» **Collected data**
┌────────

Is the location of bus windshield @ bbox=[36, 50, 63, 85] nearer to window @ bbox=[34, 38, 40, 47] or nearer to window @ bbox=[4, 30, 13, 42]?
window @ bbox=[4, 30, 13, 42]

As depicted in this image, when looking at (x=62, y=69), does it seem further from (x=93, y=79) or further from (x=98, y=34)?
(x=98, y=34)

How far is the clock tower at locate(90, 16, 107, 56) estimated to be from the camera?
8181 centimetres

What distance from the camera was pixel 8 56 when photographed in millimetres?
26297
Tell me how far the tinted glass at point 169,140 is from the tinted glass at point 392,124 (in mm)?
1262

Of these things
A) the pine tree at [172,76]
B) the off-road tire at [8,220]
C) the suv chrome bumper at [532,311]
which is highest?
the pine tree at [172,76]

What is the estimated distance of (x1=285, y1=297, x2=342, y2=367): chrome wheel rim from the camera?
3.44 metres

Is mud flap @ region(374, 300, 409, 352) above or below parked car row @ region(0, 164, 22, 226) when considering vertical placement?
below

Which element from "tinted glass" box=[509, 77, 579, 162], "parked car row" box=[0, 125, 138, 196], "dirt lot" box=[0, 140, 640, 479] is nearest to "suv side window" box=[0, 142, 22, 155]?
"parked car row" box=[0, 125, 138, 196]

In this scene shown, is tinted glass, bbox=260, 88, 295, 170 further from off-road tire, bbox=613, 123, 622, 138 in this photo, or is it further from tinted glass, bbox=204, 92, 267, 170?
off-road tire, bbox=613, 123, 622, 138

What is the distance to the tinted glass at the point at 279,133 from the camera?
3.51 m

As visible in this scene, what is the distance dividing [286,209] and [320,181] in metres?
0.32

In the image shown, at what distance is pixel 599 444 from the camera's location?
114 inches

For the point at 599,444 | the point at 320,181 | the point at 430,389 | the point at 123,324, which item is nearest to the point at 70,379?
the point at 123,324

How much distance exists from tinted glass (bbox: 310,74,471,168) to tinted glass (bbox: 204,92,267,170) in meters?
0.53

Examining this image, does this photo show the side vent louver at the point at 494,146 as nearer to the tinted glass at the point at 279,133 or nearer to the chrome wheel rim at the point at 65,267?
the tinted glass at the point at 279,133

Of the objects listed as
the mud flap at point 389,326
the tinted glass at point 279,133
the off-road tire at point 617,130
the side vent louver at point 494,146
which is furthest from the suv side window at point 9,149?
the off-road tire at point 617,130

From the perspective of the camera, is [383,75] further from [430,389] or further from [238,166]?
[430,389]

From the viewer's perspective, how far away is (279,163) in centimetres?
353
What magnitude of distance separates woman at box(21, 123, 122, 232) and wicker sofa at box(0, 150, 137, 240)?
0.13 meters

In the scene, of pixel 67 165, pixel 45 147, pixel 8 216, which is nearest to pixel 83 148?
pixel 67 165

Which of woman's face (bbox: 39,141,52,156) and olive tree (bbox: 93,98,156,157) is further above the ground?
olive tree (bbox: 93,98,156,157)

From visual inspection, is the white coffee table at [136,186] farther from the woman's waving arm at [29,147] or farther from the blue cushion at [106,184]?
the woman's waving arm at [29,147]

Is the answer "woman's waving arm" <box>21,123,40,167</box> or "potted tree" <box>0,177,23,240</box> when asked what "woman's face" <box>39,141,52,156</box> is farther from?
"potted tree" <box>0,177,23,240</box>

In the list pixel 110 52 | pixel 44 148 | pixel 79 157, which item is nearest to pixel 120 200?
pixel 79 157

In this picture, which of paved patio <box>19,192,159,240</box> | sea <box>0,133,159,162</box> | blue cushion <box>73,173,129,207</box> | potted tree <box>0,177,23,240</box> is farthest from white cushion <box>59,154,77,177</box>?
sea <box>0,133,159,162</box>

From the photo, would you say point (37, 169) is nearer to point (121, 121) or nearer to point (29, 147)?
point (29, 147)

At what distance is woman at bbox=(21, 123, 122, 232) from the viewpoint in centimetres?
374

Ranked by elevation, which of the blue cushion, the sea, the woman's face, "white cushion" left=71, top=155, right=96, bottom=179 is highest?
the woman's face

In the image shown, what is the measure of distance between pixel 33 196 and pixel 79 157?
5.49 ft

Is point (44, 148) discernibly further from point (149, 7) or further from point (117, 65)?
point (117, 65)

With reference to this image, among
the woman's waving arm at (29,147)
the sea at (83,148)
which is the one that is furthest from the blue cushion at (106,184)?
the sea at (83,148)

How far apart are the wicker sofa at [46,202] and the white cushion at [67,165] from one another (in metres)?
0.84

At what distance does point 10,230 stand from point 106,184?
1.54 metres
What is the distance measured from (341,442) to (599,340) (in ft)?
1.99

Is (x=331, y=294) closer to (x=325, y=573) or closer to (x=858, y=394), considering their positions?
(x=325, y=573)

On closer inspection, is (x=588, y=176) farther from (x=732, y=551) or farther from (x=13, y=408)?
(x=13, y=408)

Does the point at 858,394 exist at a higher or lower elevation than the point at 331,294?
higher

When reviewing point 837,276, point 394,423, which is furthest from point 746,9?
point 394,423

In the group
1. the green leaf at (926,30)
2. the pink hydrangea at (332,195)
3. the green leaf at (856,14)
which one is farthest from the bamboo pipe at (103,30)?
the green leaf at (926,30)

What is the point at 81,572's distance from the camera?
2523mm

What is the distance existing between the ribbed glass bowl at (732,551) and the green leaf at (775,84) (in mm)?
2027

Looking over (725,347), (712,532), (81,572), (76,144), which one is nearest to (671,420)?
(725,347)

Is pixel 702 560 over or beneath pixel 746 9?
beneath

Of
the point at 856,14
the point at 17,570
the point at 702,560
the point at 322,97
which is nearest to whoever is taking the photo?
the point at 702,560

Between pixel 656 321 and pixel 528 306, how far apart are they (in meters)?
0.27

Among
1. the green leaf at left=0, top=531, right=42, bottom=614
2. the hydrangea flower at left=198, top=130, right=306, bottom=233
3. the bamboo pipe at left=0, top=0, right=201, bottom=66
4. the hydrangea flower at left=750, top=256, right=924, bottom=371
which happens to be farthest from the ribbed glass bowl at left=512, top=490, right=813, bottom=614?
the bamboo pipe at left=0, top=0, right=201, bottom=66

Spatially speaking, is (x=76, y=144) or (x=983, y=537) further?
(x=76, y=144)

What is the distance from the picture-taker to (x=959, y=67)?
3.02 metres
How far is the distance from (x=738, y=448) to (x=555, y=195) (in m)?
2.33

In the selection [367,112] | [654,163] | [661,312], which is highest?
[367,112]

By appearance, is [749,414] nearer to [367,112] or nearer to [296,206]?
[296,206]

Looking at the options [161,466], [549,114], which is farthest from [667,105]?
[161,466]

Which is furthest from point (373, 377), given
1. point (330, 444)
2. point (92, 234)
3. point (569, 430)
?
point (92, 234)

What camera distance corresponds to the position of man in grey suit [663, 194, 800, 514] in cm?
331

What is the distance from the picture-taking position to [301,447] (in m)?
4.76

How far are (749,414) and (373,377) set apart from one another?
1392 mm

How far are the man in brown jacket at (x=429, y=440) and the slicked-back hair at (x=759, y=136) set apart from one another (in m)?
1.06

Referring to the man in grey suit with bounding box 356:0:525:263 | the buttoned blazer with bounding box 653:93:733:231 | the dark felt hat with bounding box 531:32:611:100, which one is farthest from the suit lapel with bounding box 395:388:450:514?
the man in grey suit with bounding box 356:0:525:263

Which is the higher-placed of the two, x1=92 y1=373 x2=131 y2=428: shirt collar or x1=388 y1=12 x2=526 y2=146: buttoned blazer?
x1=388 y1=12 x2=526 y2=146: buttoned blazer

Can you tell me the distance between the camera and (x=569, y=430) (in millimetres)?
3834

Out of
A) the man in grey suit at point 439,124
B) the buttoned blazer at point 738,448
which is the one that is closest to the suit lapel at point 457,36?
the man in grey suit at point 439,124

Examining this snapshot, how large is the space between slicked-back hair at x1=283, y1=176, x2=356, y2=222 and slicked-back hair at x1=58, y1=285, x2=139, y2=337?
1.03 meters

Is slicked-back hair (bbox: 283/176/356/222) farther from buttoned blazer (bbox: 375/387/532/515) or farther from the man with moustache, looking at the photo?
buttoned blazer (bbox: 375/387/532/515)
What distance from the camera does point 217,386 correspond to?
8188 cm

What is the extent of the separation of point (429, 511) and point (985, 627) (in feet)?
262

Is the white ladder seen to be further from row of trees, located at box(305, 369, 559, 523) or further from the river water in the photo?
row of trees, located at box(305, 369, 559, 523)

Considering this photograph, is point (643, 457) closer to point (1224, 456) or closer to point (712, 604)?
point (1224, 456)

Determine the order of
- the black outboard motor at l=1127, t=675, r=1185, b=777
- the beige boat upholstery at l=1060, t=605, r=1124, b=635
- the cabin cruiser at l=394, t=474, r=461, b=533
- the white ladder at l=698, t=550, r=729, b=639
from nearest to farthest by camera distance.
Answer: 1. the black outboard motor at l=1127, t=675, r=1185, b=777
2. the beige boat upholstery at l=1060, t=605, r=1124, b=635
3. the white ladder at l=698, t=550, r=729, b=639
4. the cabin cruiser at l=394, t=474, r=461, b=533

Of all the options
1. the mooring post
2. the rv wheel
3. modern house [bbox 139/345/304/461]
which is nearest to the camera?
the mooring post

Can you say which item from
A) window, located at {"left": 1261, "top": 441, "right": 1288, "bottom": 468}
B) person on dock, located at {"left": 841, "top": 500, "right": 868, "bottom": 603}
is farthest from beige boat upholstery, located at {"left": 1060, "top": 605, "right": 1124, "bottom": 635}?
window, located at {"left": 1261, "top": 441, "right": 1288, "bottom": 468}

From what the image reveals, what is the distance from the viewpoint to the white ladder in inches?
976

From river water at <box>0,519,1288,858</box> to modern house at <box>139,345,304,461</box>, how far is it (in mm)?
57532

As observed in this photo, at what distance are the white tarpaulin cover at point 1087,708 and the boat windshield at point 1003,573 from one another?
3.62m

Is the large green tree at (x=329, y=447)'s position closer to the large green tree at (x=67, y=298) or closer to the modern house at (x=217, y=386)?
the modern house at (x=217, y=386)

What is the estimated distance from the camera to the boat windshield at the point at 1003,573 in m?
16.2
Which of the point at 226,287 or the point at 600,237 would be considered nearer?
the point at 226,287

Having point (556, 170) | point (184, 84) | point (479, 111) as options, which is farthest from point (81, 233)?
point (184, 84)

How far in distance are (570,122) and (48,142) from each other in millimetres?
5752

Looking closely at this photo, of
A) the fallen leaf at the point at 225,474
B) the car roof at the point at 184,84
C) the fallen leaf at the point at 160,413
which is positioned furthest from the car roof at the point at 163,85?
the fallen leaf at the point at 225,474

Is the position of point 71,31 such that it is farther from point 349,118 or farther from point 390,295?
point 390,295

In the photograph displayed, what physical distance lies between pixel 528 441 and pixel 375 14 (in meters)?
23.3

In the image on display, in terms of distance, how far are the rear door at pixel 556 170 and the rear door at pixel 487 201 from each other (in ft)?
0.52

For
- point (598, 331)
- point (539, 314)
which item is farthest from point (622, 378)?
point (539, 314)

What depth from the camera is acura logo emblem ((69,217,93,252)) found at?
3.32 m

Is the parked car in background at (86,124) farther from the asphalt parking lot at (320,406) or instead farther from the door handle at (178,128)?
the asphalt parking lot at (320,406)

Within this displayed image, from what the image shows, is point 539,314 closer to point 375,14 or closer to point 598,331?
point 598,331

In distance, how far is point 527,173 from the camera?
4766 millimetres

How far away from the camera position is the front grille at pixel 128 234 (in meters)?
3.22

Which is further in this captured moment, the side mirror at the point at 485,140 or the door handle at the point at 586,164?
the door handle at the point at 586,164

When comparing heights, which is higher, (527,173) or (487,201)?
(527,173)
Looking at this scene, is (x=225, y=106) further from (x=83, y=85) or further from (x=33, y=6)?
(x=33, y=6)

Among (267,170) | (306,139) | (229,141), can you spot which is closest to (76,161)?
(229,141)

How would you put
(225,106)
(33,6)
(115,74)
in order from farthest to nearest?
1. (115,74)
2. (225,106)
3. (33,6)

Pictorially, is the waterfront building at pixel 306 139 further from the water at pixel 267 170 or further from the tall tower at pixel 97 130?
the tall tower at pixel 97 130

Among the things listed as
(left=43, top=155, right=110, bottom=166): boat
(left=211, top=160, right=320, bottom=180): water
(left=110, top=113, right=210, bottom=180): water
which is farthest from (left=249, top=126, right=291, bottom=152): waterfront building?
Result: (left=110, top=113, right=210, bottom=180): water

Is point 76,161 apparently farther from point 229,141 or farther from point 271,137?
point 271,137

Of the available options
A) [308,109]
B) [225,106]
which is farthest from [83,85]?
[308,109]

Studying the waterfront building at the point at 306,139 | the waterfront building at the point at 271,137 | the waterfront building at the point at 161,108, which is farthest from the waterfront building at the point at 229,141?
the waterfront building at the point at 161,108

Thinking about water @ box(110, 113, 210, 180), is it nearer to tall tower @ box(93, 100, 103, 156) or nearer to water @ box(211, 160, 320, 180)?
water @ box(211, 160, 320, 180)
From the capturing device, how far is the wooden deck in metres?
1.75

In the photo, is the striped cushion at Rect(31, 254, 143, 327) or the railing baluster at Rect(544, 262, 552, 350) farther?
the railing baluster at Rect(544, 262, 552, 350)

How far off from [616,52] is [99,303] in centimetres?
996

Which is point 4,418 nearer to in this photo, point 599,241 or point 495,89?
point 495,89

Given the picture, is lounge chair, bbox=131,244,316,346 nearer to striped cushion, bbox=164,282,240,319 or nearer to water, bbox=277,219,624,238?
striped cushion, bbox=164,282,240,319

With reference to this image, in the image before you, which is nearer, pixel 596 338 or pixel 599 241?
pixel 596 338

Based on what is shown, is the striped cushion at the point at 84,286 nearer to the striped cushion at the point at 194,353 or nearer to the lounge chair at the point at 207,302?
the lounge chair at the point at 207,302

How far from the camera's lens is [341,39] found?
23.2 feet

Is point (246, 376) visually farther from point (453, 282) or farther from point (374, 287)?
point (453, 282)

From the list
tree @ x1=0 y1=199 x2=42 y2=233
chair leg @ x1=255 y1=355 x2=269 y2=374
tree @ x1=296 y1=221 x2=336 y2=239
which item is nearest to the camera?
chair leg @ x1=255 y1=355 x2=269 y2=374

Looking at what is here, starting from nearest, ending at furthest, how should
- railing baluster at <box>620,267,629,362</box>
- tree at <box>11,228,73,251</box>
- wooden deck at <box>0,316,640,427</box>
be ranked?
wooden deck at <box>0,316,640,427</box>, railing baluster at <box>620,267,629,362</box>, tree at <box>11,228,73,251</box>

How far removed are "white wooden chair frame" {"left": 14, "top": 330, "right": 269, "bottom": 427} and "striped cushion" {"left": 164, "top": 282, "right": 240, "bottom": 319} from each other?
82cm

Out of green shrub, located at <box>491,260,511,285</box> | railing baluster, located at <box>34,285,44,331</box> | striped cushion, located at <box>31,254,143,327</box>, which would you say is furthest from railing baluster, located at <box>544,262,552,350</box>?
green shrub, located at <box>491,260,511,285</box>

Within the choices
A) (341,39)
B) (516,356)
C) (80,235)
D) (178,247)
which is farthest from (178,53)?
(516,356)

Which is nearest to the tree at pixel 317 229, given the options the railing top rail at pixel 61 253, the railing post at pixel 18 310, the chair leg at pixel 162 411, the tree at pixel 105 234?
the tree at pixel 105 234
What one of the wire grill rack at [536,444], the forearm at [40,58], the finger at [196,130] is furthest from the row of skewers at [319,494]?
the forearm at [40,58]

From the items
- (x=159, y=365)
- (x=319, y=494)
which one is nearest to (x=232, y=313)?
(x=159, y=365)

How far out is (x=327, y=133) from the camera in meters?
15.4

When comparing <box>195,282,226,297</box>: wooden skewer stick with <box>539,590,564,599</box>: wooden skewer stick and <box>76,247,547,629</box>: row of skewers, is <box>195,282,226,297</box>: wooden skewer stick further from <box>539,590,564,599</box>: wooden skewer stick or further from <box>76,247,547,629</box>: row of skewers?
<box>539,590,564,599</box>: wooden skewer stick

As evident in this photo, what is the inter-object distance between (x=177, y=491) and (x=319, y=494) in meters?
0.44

└────────

» **WHAT THE EXERCISE ASKS**
Repeat the rows above word for word, starting at the line containing "Within the choices" and ending at the end of the rows.

» **ANSWER TO THE TASK**
Within the choices
A) (341,39)
B) (516,356)
C) (80,235)
D) (178,247)
which is farthest from (178,53)?
(516,356)

Which is nearest to the tree at pixel 317 229, given the options the railing top rail at pixel 61 253, the railing post at pixel 18 310, the chair leg at pixel 162 411, the tree at pixel 105 234?
the tree at pixel 105 234
What one of the wire grill rack at [536,444], the forearm at [40,58], the finger at [196,130] is furthest from the row of skewers at [319,494]?
the forearm at [40,58]

From the items
- (x=159, y=365)
- (x=319, y=494)
which one is nearest to (x=232, y=313)?
(x=159, y=365)

How far out is (x=327, y=133) from the camera in meters?
15.4

When comparing <box>195,282,226,297</box>: wooden skewer stick with <box>539,590,564,599</box>: wooden skewer stick and <box>76,247,547,629</box>: row of skewers, is <box>195,282,226,297</box>: wooden skewer stick further from <box>539,590,564,599</box>: wooden skewer stick or further from <box>76,247,547,629</box>: row of skewers?
<box>539,590,564,599</box>: wooden skewer stick

As evident in this photo, what is the inter-object distance between (x=177, y=491) and (x=319, y=494) in meters?
0.44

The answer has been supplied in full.